Кушанье было – пальчики оближешь; оно предстало в глубокой миске, почерневшей снаружи, но привлекательной своим великолепным содержимым.
Куски мяса лежали поверх риса, как острова в большом озере, и петушиный гребень возвышался над многочисленными горными пиками, как гребень Сеуты над Гибралтарским проливом.
У Питу не хватило учтивости даже на то, чтобы издать восхищенное «ах!» при виде этого чуда.
Неблагодарный племянник забыл, что никогда не видал такого богатства в буфете тетушки Анжелики.
Он держал краюху хлеба в правой руке.
Он схватил миску в левую руку и держал ее в равновесии, до половины погрузив большой палец в густой душистый жир.
В это мгновение Питу показалось, что кто-то встал в дверях и загородил ему свет.
Питу обернулся с улыбкой, ибо принадлежал к тем простодушным натурам, у которых радость отпечатывается на лице.
Это была тетушка Анжелика.
Тетушка Анжелика, скупая, неуступчивая, черствая, как никогда.

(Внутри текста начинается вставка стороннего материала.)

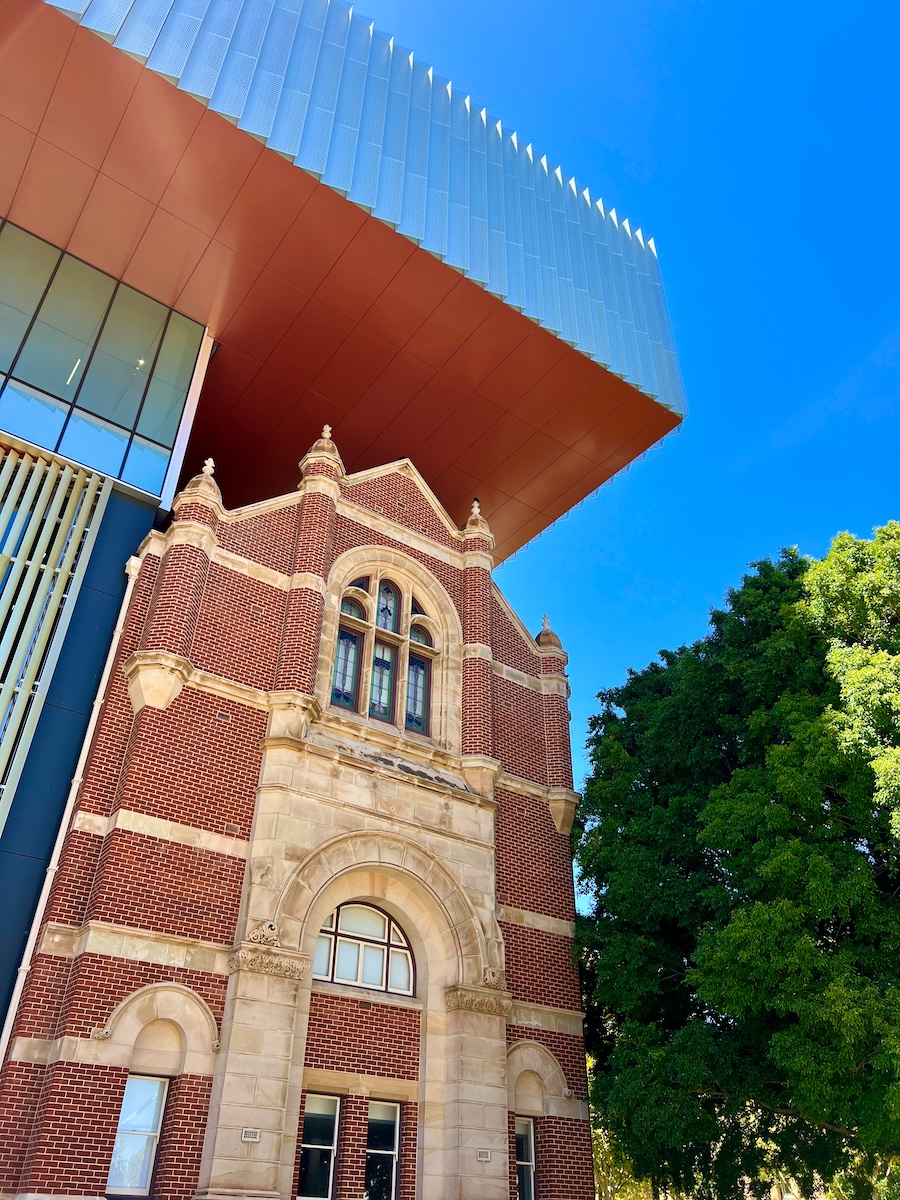 Western Australia Museum Boola Bardip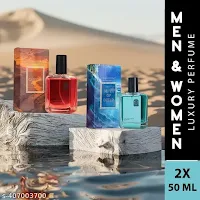BRIT ACCENT Combo Pack Of 2|Depth Of Ocean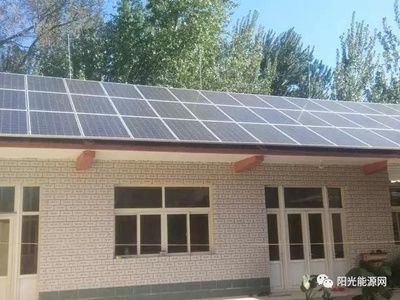 屋顶安装光伏有复射吗(屋顶安装光伏是否存在辐射的问题,光伏发电系统不会产生辐射) 钢结构玻璃栈道设计 第3张 屋顶安装光伏有复射吗(屋顶安装光伏是否存在辐射的问题,光伏发电系统不会产生辐射) 钢结构玻璃栈道设计 第3张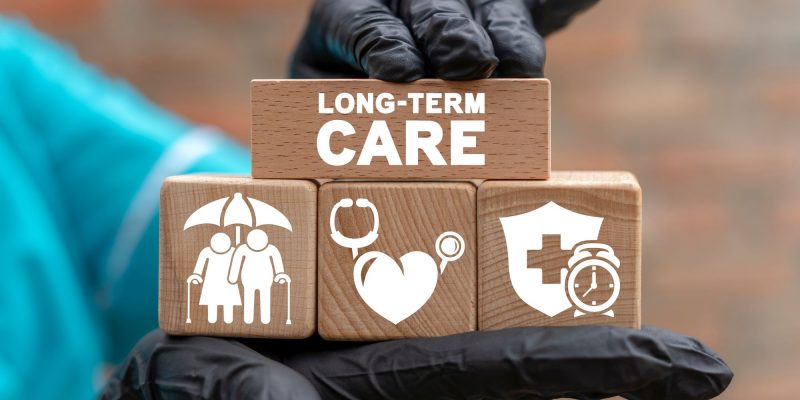 long-term care blocks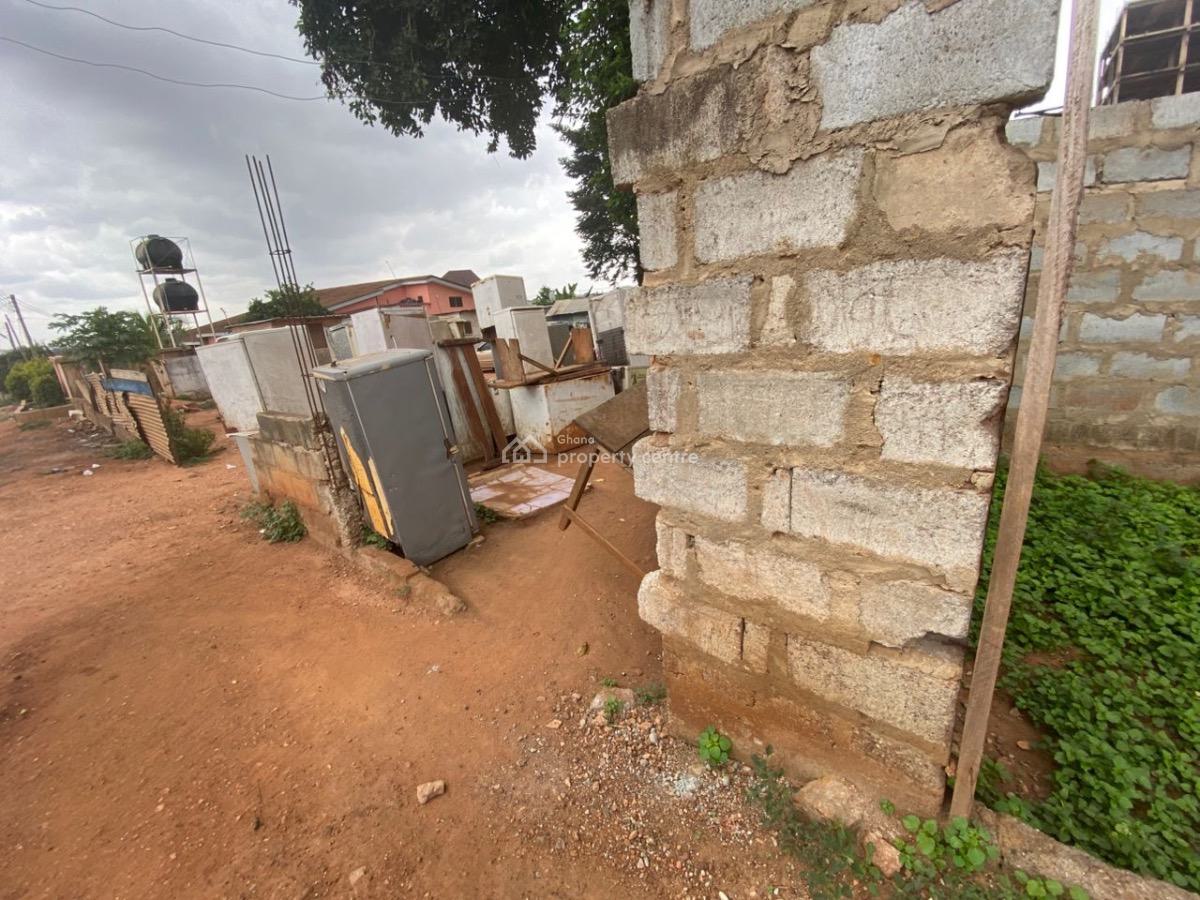 100/100 Plot of Land, Tantra Hills, Ga West Municipal, Accra, Residential Land for Sale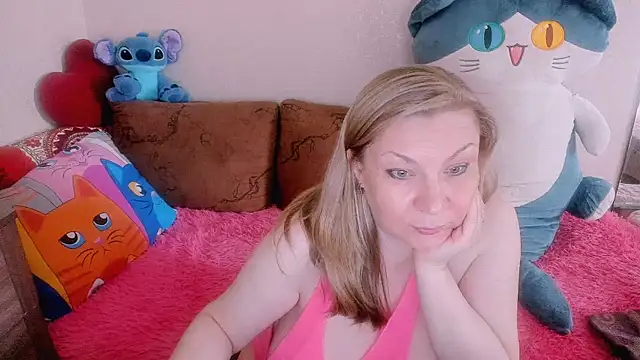 KerryBlareX webcam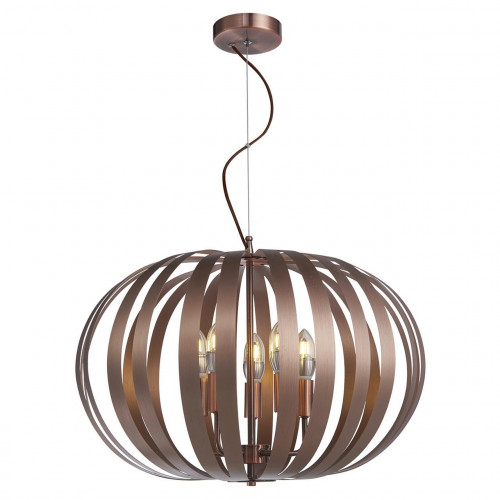 подвесная люстра lussole loft lsp-9876 в Нижневартовске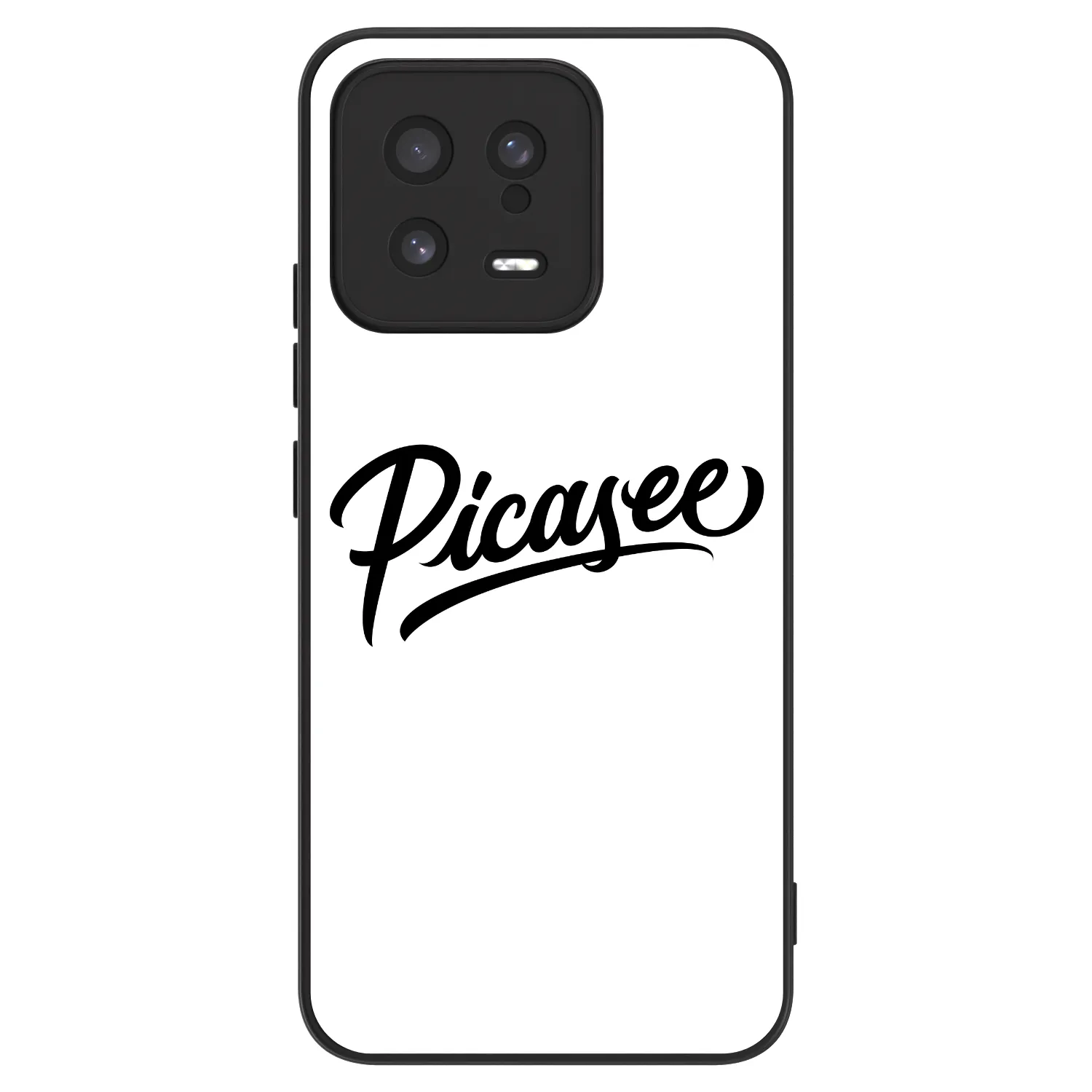 Picasee ULTIMATE CASE για Xiaomi 13 - Picasee - old logo - black
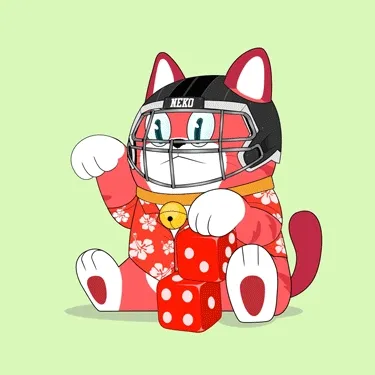 Lucky Neko #6271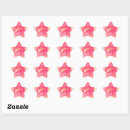 Buscar estrellas brillantes pegatinas Moderno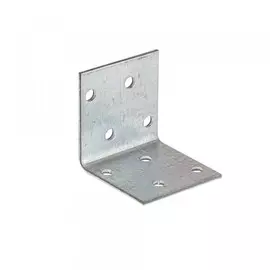 креп.уголок равност. 40х40х 40х2,0мм оцинк. стройбат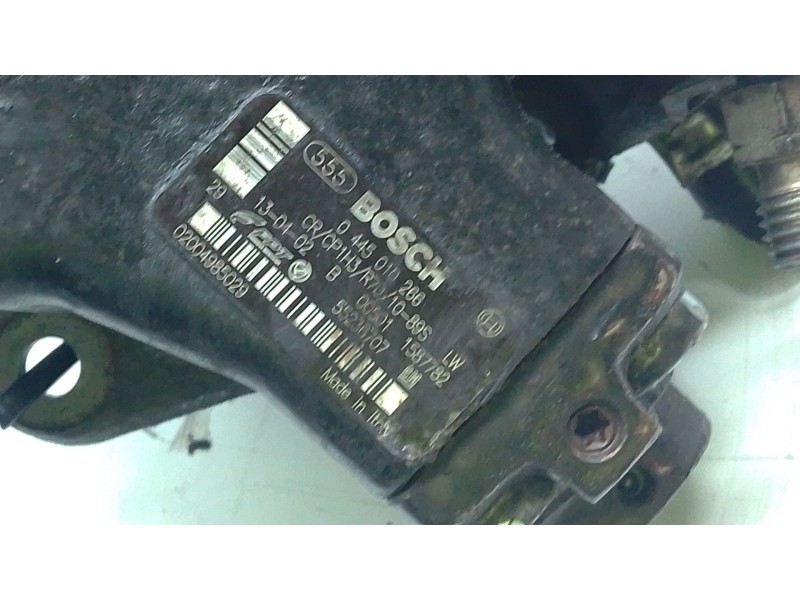 Recambio de bomba inyeccion para renault master iii furgoneta (fv) 2.3 dci 130 rwd (fv01, fv10, fv11, fv12) referencia OEM IAM  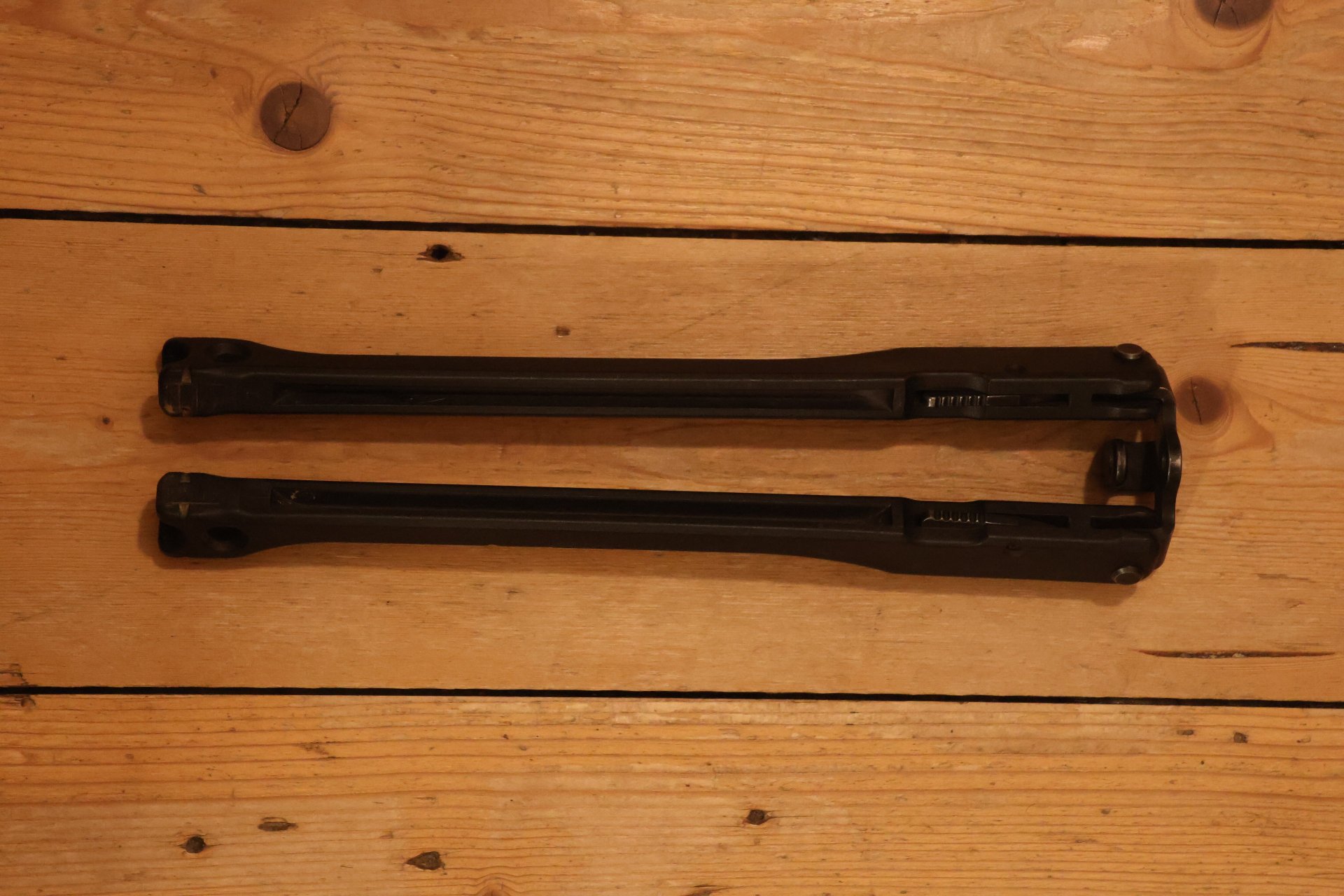 Zweibein für Gewehr G36 – Bild 2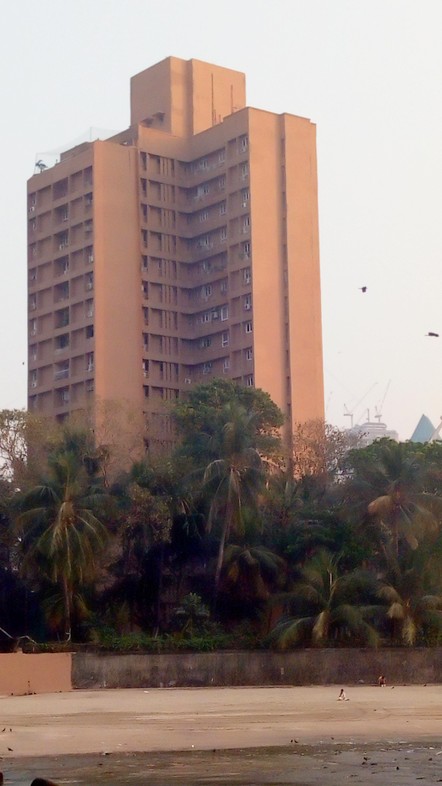Beach Tower in Prabhadevi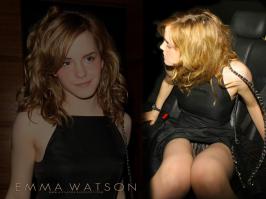 Emma Watson nipple slip - picture #10864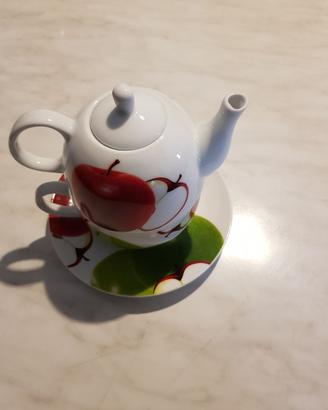 Set Teiera + tazza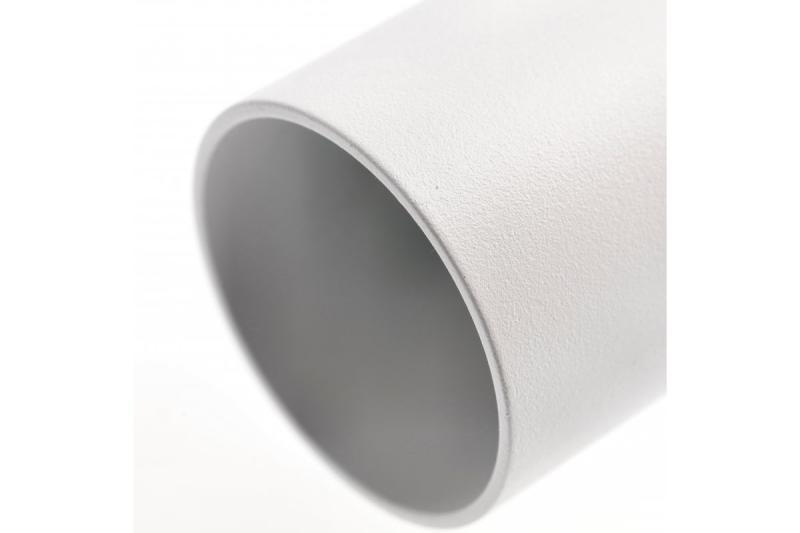 Dekor Ophængt armatur LAGOS GU10 aluminium IP20 maks. 20W hvid 1208963910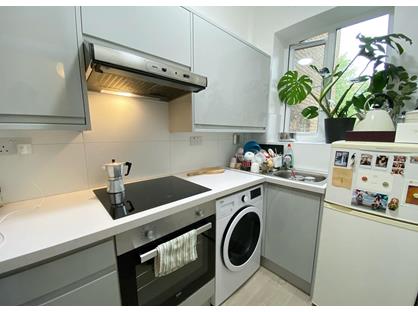 1 Bed Flat, Goldsmiths Row, E2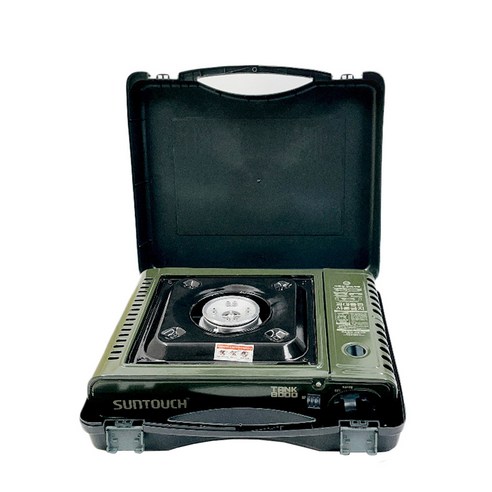 썬터치 탱크 8000 가스레인지 이미지 4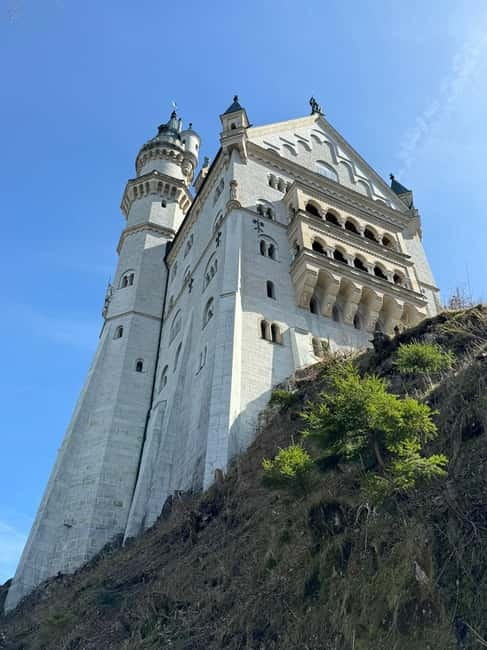 Neuschwanstein Castle Skip-the-Line Ticket with Audio Guide - Inside Neuschwanstein Castle: What the Audio Guide Reveals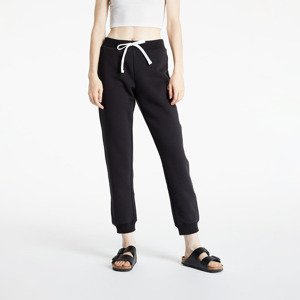 Champion Rib Cuff Pants Black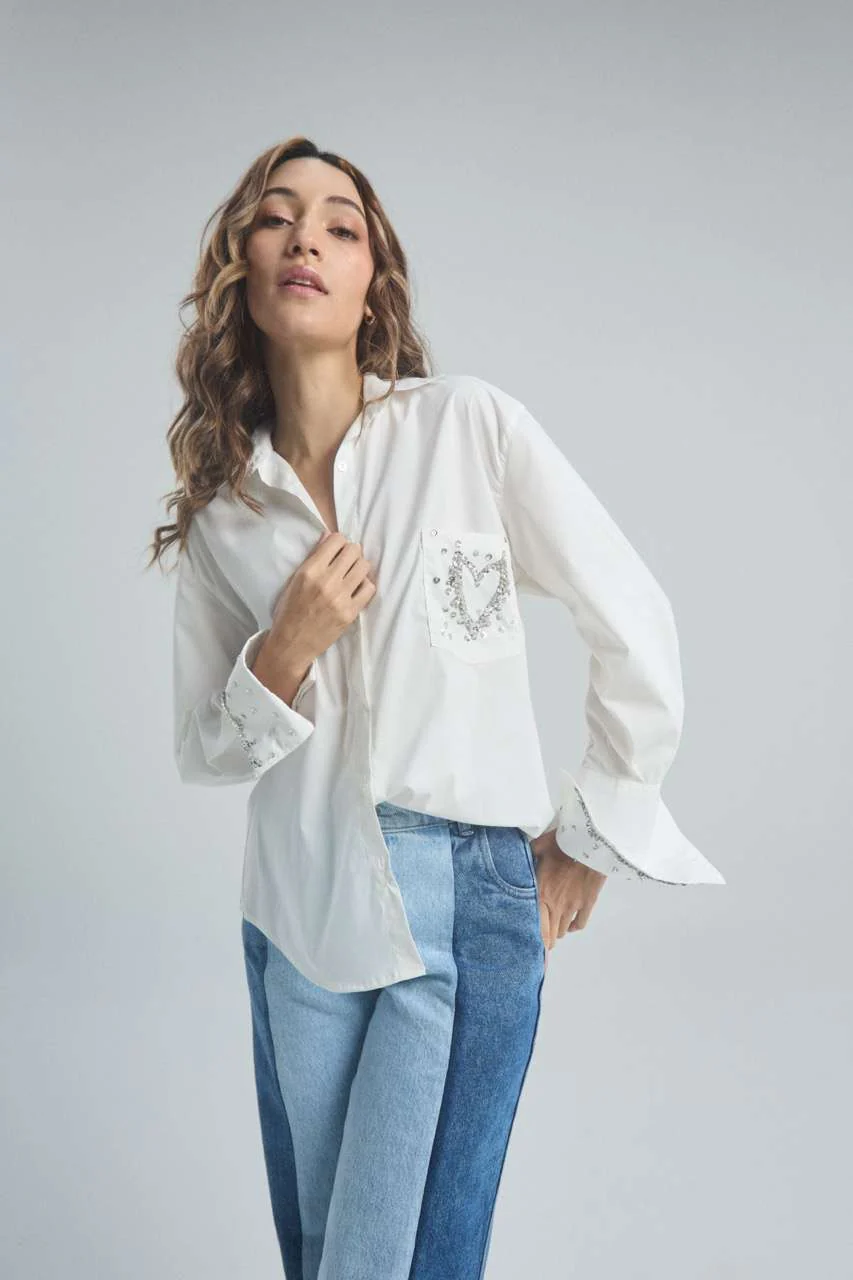 Camisa Brilla Corazon - Image 5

Прежде – нам приходится без конца прибегать к одной и той же фигуре речи, сравнению, ибо только сравнение может изъяснить нашу мысль; – так вот, прежде при виде тетушки Анжелики Питу уронил бы миску на пол, а когда расстроенная тетушка Анжелика наклонилась бы, чтобы собрать остатки петуха и риса, перепрыгнул бы через нее и удрал, зажав свой кус хлеба под мышкой.
Но ныне Питу был уже не тот; каска и сабля меньше изменили его физический облик, чем знакомство с великими философами современности изменило его нравственный облик.
Вместо того, чтобы в ужасе обратиться в бегство, он подошел к тетушке с приветливой улыбкой, протянул руки и, как она ни отбивалась, обнял старую деву своими двумя щупальцами, которые именовались руками; больше того, он так крепко прижал ее к груди, что руки его, в одной из которых был зажат хлеб и нож, а в другой миска с петухом и рисом, скрестились у нее за спиной.
Выразив таким образом родственные чувства и исполнив то, что он почитал своим долгом, наш герой вздохнул полной грудью и сказал:
– Вот и ваш бедный Питу, тетушка Анжелика.
Старая дева, не привыкшая к таким нежностям, испугалась, что застигнутый на месте преступления Питу решил ее задушить, как встарь Геракл задушил Антея.